Doctors had to look in the trash cans for patient records due to ransomware infection

A few days ago information security specialists reported that computer systems in multiple hospitals in the Gippsland and Victoria regions, Australia, were shut down after suffering a severe ransomware infection. This incident has already begun to have a negative impact on patients treated at the affected facilities.

Bianca Brant is the mother of a 12-year-old boy with cerebral palsy who is being treated at one of the affected hospitals and mentions that her son was about to not receiving a surgery because the hospital staff were unable to access the child’s medical records; “They had to look for my contact details among piles of papers,” Brant says.

The woman mentions that her son, Tom, had to undergo surgery at Geelong University Hospital on Thursday morning (Australia time), but things got complicated because the staff is improvising many of their activities due to the inability to access their IT systems. “I couldn’t confirm Tom’s appointment from the house, we had to show up at the hospital,” adds the patient’s mother.

Australian authorities are investigating the incident in conjunction with an information security firm. The ransomware attack spread to various hospitals in the Australian regions of Warrnambool, Warragul, Sale, Geelong, Colac and Bairnsdale.

Hospital visits have been a constant for the Brant family since Tom’s birth and, while the mother claims that the child receives all the necessary care and treatment at Melbourne Children’s Hospital, she also adds that the resources available in the regional hospitals sometimes are not enough. This situation has been aggravated by the ransomware infection.

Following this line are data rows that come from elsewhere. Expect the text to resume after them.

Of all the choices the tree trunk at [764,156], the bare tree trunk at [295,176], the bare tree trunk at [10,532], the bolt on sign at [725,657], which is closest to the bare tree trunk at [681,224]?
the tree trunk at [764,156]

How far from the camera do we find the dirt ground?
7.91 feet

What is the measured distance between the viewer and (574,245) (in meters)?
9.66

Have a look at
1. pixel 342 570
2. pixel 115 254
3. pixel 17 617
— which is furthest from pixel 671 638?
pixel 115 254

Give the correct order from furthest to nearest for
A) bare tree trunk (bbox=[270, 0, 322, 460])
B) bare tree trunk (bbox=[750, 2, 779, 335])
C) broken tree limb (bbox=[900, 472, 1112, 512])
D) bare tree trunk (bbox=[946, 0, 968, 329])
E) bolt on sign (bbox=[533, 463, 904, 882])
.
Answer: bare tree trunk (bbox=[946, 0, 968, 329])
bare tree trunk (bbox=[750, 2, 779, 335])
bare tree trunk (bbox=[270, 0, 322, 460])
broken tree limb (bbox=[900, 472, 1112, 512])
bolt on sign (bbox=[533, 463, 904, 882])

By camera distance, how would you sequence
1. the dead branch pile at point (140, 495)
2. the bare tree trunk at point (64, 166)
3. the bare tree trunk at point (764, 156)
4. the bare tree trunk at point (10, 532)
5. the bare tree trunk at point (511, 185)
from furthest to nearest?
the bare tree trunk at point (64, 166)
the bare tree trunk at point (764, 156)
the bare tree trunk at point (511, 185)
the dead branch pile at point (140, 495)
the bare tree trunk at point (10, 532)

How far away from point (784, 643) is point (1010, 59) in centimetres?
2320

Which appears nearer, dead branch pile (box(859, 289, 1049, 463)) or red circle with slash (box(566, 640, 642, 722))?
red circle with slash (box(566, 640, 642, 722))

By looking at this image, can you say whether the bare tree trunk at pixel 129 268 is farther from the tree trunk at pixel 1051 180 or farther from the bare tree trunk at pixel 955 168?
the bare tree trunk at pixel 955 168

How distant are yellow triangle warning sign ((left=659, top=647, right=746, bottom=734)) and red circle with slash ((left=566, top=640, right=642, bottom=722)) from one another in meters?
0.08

On the other hand, Daniel Andrews, Premier of Australia, says the crisis in affected hospitals does not reflect a lack of public health budgets. “The funds these hospitals receive are bigger than ever, this applies to all medical centers in the State,” Andrews says. The Premier also states that the Australian government spares no resources for information security, so it does not attribute ransomware attacks to a poor computer infrastructure.

This surge of infections occurred simultaneously with a series of encryption malware attacks on at least a dozen hospitals in Alabama, US. Although a link between the two incidents has not yet been demonstrated, the cybersecurity community fears that both attacks have been commanded by a single group of cybercriminals, suggesting a wide availability of resources and great planning capacity.

Ransomware attacks targeting hospitals and critical government infrastructure have increased rapidly over the past few months. On the subject, information security specialists at the International Institute of Cyber Security (IICS) mention that no system is completely safe from a cyberattack; as complex as a system may be, security risks always exist, whether due to implementation or configuration errors or due to human factor oversights, hackers are always waiting to exploit an attack vector.